>> start Text extract

Ahab asked Jehoshaphat, “Will you go with me to attack Ramoth?”

“I am ready when you are,” Jehoshaphat answered, “and so are my soldiers and my cavalry. But first let’s consult the Lord.”

So Ahab called in the prophets, about four hundred of them, and asked them, “Should I go and attack Ramoth, or not?”

“Attack it,” they answered. “The Lord will give you victory.”

But Jehoshaphat asked, “Isn’t there another prophet through whom we can consult the Lord?”

Ahab answered, “There is one more, Micaiah son of Imlah. But I hate him because he never prophesies anything good for me; it’s always something bad.”

“You shouldn’t say that!” Jehoshaphat replied.

Then Ahab called in a court official and told him to go and get Micaiah at once.

The two kings, dressed in their royal robes, were sitting on their thrones at the threshing place just outside the gate of Samaria, and all the prophets were prophesying in front of them. One of them, Zedekiah, made iron horns and said to Ahab, “This is what the Lord says: ‘With these you will fight the Syrians and totally defeat them.’” All the other prophets said the same thing. “March against Ramoth and you will win,” they said. “The Lord will give you victory.”

Meanwhile, the official who had gone to get Micaiah said to him, “All the other prophets have prophesied success for the king, and you had better do the same.”

But Micaiah answered, “By the living Lord I promise that I will say what he tells me to!”

When he appeared before King Ahab, the king asked him, “Micaiah, should King Jehoshaphat and I go and attack Ramoth, or not?”

“Attack!” Micaiah answered. “Of course you’ll win. The Lord will give you victory.”

But Ahab replied, “When you speak to me in the name of the Lord, tell the truth! How many times do I have to tell you that?”

Micaiah answered, “I can see the army of Israel scattered over the hills like sheep without a shepherd. And the Lord said, ‘These men have no leader; let them go home in peace.’”

Ahab said to Jehoshaphat, “Didn’t I tell you that he never prophesies anything good for me? It’s always something bad!”

Micaiah went on: “Now listen to what the Lord says! I saw the Lord sitting on his throne in heaven, with all his angels standing beside him. The Lord asked, ‘Who will deceive Ahab so that he will go and be killed at Ramoth?’ Some of the angels said one thing, and others said something else, until a spirit stepped forward, approached the Lord, and said, ‘I will deceive him.’ ‘How?’ the Lord asked. The spirit replied, ‘I will go and make all of Ahab’s prophets tell lies.’ The Lord said, ‘Go and deceive him. You will succeed.’”

And Micaiah concluded: “This is what has happened. The Lord has made these prophets of yours lie to you. But he himself has decreed that you will meet with disaster!”

Then the prophet Zedekiah went up to Micaiah, slapped his face, and asked, “Since when did the Lord’s spirit leave me and speak to you?”

“You will find out when you go into some back room to hide,” Micaiah replied.

>> end Text extract

** Short problem **
In the passage about Ahab and Micaiah, what did Zedekiah make? The listing after this point comes from a separate source.

>> start Material supplied

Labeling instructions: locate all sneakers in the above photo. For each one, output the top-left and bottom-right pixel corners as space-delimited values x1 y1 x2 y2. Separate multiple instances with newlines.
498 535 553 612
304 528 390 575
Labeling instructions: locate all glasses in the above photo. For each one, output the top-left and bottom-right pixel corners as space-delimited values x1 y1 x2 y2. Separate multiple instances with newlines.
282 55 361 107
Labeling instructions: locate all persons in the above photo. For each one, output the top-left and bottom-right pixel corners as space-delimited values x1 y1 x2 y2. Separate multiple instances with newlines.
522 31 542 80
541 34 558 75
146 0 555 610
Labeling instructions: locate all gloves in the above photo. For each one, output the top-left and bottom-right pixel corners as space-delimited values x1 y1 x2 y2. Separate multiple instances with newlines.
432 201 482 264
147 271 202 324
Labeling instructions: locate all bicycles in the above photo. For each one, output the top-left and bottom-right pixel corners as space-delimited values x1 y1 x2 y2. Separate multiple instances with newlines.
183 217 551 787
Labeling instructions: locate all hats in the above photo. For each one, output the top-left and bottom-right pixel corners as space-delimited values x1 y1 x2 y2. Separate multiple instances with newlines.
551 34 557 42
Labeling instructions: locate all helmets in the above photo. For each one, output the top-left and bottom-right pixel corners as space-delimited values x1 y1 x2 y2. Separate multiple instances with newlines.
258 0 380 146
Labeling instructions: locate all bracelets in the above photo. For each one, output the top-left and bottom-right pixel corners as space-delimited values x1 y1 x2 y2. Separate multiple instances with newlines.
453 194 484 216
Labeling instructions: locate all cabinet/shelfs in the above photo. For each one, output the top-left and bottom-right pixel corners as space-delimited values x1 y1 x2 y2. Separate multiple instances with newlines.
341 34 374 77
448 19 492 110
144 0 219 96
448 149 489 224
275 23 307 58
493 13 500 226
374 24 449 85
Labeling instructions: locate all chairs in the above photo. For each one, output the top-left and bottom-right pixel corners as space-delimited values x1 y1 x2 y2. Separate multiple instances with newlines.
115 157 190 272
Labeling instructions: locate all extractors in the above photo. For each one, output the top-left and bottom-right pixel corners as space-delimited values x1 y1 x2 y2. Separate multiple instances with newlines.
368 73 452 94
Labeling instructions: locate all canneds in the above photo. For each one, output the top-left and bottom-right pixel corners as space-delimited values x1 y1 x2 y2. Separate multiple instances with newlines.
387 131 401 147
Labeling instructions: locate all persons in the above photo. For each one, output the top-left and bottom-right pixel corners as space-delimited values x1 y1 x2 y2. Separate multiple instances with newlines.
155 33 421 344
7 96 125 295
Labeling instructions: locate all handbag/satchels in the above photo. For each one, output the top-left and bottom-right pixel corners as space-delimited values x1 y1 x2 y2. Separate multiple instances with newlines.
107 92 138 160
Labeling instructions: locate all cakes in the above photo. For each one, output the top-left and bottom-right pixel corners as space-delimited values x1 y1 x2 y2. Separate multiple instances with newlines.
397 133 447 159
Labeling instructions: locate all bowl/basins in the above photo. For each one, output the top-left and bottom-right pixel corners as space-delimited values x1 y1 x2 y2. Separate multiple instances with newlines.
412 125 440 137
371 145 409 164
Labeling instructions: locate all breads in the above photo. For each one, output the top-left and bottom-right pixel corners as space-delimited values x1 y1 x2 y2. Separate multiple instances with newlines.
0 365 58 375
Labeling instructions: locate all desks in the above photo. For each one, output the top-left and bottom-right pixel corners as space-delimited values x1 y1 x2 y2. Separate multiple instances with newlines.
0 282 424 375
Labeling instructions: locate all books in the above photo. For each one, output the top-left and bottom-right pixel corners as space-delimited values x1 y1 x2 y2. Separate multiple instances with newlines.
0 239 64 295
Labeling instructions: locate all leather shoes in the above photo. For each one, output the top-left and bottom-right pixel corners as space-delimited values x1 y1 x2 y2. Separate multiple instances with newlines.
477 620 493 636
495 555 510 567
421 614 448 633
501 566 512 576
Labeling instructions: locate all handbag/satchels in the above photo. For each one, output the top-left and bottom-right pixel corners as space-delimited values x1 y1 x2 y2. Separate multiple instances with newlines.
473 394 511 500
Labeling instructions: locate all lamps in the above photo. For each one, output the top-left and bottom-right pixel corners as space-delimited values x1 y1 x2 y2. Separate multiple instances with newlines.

>> end Material supplied

** Answer below **
Iron horns.